Toda su obra parece el fruto de un deambular entre lugares como El Rayo, La Modelo, el Teutonia, Don Julio, La Paz, el Ramos, La Opera, el Florida y otros bares que no nombra pero que se cruzan en sus desplazamientos entre La Plata y Buenos Aires . Y él lo sabía . En el primer tomo de los diarios declara:

“Tengo una gran experiencia en la disposición de los cafés en los que he trabajado. Son para mí un anexo del lugar donde vivo, una mezcla de escritorio y de sala de recibo. Sé a qué hora los bares están vacíos y se pueden ocupar sin problemas, gozando de la tranquilidad de un lugar limpio y bien iluminado. Como siempre, en casos así, vengo con el libro que estoy leyendo y con un cuaderno de notas y eso me alcanza para pasar la tarde”.
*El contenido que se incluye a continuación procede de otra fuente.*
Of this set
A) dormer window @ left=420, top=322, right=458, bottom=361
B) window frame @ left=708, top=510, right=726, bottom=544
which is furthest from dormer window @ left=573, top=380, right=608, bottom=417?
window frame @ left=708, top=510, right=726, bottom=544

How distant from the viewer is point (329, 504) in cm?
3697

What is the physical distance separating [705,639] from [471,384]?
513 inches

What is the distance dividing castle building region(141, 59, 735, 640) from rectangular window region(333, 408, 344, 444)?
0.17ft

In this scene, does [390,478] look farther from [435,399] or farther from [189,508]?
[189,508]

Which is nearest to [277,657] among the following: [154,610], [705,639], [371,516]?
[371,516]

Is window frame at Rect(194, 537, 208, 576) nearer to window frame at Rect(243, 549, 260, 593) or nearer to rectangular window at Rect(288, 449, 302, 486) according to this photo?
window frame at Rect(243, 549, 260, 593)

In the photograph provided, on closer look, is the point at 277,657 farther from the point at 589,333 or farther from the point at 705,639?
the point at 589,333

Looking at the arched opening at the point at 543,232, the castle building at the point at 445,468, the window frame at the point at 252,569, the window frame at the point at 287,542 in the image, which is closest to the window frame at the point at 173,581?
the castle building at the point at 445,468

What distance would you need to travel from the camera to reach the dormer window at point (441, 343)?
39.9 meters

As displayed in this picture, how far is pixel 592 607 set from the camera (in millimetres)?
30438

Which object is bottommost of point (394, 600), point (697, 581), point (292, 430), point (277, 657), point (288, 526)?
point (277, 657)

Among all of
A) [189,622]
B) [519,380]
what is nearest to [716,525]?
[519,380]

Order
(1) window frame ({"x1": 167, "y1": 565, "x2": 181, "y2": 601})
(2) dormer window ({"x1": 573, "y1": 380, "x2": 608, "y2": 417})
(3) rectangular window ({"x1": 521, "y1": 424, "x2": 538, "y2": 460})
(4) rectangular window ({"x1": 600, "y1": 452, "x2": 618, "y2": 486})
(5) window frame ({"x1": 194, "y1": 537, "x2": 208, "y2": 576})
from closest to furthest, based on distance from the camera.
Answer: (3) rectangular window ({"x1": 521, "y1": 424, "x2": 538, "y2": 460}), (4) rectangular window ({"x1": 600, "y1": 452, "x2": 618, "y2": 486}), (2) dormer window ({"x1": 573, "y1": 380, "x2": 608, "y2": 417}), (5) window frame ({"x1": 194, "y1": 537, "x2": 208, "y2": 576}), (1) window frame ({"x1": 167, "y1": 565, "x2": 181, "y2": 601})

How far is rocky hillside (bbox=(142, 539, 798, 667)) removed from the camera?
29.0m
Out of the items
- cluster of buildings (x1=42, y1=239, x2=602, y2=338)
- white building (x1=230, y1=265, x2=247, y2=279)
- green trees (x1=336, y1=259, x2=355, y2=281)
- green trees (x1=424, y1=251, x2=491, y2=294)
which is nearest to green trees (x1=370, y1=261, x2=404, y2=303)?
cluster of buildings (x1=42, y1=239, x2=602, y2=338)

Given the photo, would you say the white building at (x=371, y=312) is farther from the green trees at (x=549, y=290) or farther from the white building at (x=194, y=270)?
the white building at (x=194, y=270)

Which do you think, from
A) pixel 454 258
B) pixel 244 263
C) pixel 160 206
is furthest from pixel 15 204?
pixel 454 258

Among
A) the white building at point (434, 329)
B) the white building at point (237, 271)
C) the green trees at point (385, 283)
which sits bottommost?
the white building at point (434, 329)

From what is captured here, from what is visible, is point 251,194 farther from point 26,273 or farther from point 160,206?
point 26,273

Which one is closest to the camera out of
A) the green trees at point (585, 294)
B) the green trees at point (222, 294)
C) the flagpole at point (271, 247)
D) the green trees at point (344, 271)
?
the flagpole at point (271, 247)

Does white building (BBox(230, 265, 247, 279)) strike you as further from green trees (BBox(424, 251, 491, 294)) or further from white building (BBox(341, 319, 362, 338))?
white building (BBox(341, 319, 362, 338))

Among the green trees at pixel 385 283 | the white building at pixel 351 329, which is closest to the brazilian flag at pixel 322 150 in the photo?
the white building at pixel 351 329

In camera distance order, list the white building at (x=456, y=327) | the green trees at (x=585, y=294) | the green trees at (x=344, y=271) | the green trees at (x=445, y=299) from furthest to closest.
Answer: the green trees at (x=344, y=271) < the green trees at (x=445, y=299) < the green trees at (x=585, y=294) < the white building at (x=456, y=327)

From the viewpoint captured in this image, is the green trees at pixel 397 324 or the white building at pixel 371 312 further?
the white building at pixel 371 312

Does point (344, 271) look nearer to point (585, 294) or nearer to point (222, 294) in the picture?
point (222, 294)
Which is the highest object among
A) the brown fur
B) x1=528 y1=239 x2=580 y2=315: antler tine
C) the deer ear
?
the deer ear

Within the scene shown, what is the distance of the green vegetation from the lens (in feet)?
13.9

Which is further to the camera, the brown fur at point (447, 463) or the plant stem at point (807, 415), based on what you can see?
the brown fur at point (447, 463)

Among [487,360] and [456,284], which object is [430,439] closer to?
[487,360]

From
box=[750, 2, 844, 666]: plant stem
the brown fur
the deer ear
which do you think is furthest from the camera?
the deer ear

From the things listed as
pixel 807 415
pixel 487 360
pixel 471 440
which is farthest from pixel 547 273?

Poco antes de morir Ricardo Piglia envió un texto donde rinde su homenaje a la Biblioteca del Congreso como espacio de investigación y lectura –en sus salas estudió la vida de Enrique Lafuente, miembro del Salón Literario, personaje en quien se basaría para crear el Enrique Osorio de Respiración artificial– pero también como guarida nocturna para disidentes políticos, autodidactas apasionados pero sin tiempo, pobres en busca de los mates cocidos servidos a la madrugada por empleados amables y eficaces, cuando la dictadura militar parecía detenerse ante ese espacio que contenía para ellos la seguramente intimidante palabra ”Congreso”. “No sé por qué pensaba que los militares no iban a irrumpir en el recinto. Quizá, creía yo ilusionado y sin ningún fundamento, que los iba a intimidar el nombre del lugar”, nos escribió.